Under the regulations, bailiffs for private firms would for the first time be given permission to restrain or pin down householders. They would also be able to force their way into homes to seize property to pay off debts, such as unpaid credit card bills and loans.
The government, which wants to crack down on people who evade debts, says the new powers would be overseen by a robust industry watchdog. However, the laws are being criticised as the latest erosion of the rights of the householder in his own home.

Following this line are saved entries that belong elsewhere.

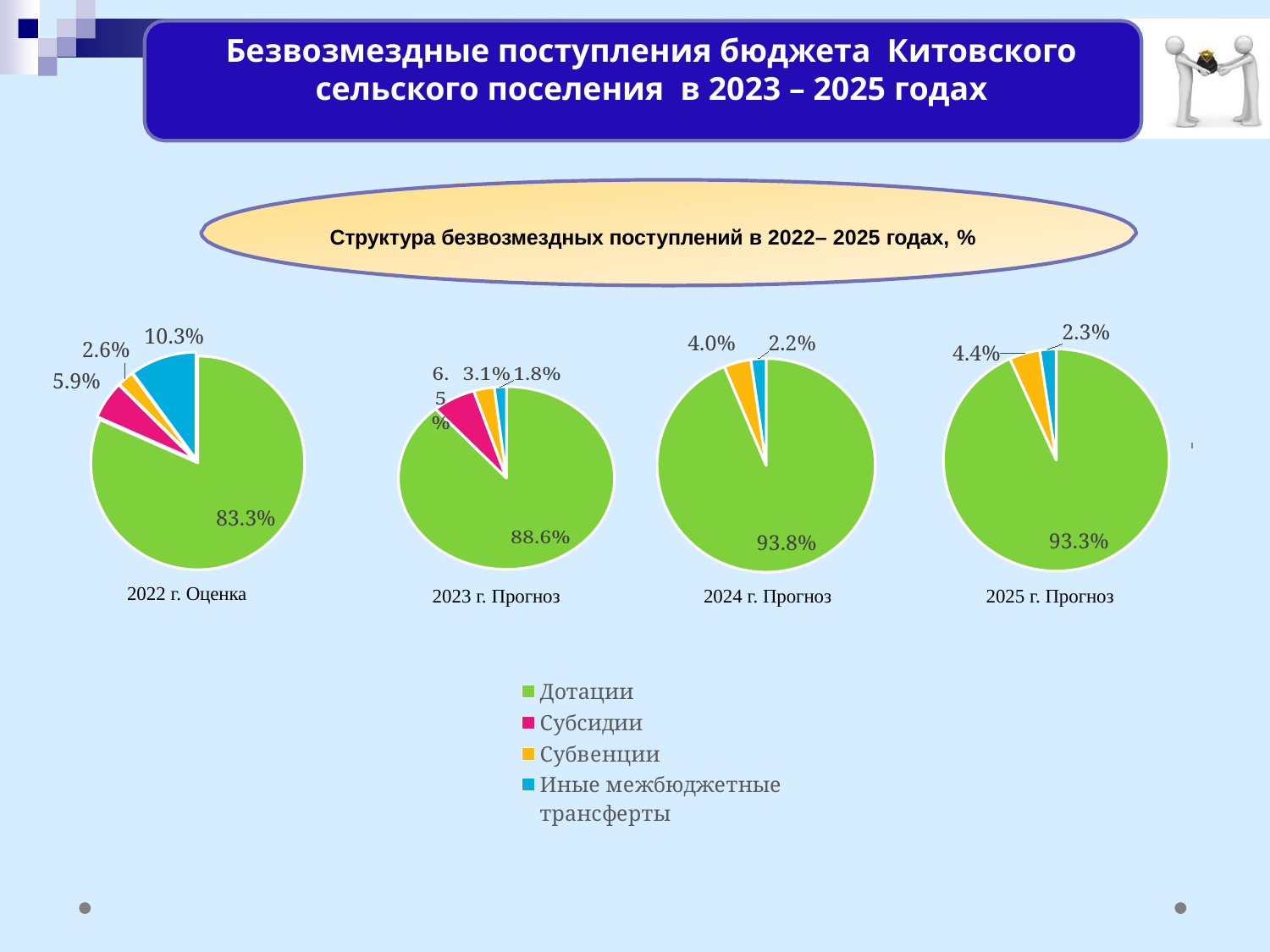
In the 2022 г. Оценка pie chart, what is the share of Иные межбюджетные трансферты? 10.3% In the 2024 г. Прогноз pie chart, what is the share of Субвенции? 4.0% How many series does the legend list? 4 In the 2022 г. Оценка pie chart, what is the share of Дотации? 83.3% In the 2022 г. Оценка pie chart, what is the share of Субсидии? 5.9% What kind of charts are shown on the slide? Pie charts What is the difference between the Дотации share in the 2024 г. Прогноз chart and in the 2022 г. Оценка chart? 10.5% In the 2025 г. Прогноз pie chart, which category has the largest share? Дотации How many pie charts are on the slide? 4 In the 2023 г. Прогноз pie chart, what is the share of Субвенции? 3.1% In the 2025 г. Прогноз pie chart, what is the share of Иные межбюджетные трансферты? 2.3% In the 2023 г. Прогноз pie chart, what is the share of Дотации? 88.6%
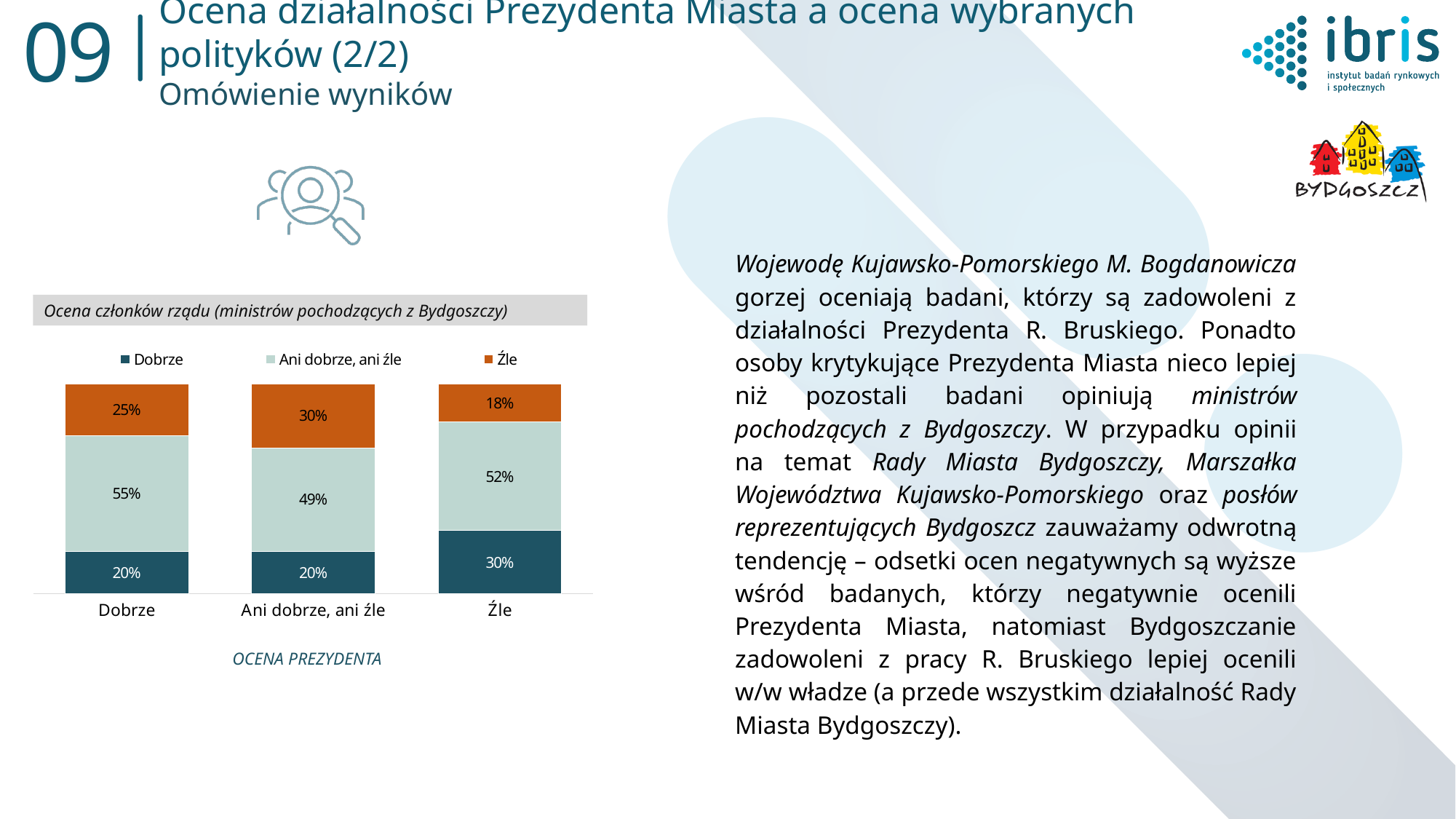
What is the title of the chart? Ocena członków rządu (ministrów pochodzących z Bydgoszczy) What is the difference between the 'Źle' series values for the 'Ani dobrze, ani źle' and 'Źle' categories? 12% How many series does the chart legend list? 3 What kind of chart is shown on the slide? stacked bar chart What is the value of the 'Ani dobrze, ani źle' series for the 'Dobrze' category? 55% How many categories are shown on the x axis of the chart? 3 What is the value of the 'Źle' series for the 'Ani dobrze, ani źle' category? 30% Which category has the lowest value for the 'Ani dobrze, ani źle' series? Ani dobrze, ani źle What is the value of the 'Dobrze' series for the 'Źle' category? 30% What is the value of the 'Źle' series for the 'Źle' category? 18% Which category has the highest value for the 'Źle' series? Ani dobrze, ani źle Which is larger: the 'Dobrze' series value for the 'Źle' category or for the 'Dobrze' category? Źle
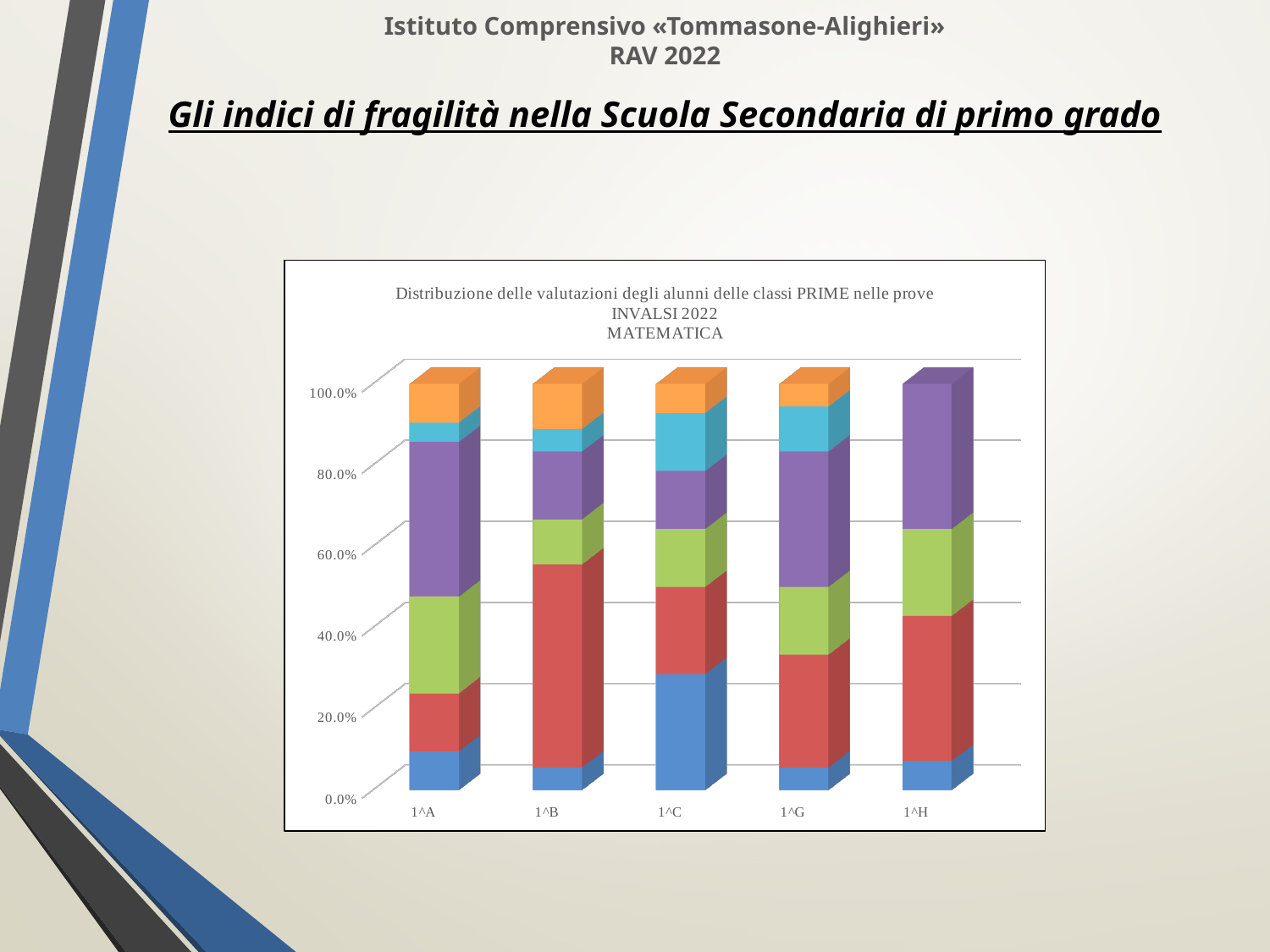
Is the blue segment for 1^B greater or less than 20%? less Which class has no orange or light-blue segment at the top of its bar? 1^H Which class has the largest red segment? 1^B Is the blue segment for 1^A larger or smaller than the blue segment for 1^C? smaller Which class is the last category on the x axis? 1^H What kind of chart is shown on the slide? Stacked bar chart How many classes are shown on the x axis of the chart? 5 Is the red segment for 1^B greater or less than 40%? greater How many coloured segments make up the bar for 1^H? 4 What subject is named in the chart title? MATEMATICA Is the blue segment for 1^C greater or less than 20%? greater Which class has the largest blue (bottom) segment? 1^C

“These laws strip away tried and tested protections that make a person’s home his castle, and which have stood for centuries,” said Paul Nicolson, chairman of the Zacchaeus 2000 Trust, a London-based welfare charity. “They could clearly lead to violent confrontations and undermine fundamental liberties.”
Bailiffs have for hundreds of years been denied powers to break into homes for civil debt or to use force against debtors, except in self-defence. In a famous declaration, William Pitt the Elder, the 18th-century prime minister, said: “The poorest man may in his cottage bid defiance to all the forces of the crown.”
Well it’s claimed its first victim:
Andy Miller, 78, a retired pub landlord and father who had recently returned from hospital after a stroke, collapsed and died from a heart attack whilst being forced to a cashpoint by baliffs ‘under duress’.
The father-of-five collapsed last week on his way to a cash machine in Accrington, while the bailiff parked and waited for the money.
The death is not being treated as suspicious.
This was entirely predictable, indeed predicted. The Conservatives used to be called the “Nasty Party”, but I think that label fits New Labour better now.